WHAT IS BEING ASKED: Rewrite the listing as a numbered list with one line per entry, skipping blank lines and leaving out the pictures.

TASK INPUT:
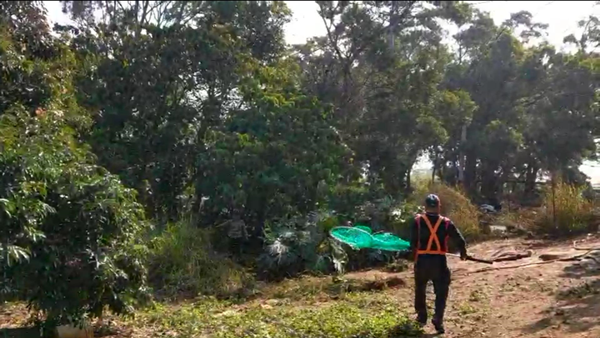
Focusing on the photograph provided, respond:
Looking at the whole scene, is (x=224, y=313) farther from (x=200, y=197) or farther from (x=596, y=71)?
(x=596, y=71)

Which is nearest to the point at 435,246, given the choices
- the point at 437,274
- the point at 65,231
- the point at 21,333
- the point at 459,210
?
the point at 437,274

EXERCISE RESPONSE:
1. Focusing on the photograph provided, respond:
2. Looking at the whole scene, is (x=224, y=313) farther from (x=200, y=197) or farther from (x=596, y=71)?
3. (x=596, y=71)
4. Which is nearest to the point at 435,246, given the choices
5. - the point at 437,274
6. - the point at 65,231
7. - the point at 21,333
8. - the point at 459,210
9. ?
10. the point at 437,274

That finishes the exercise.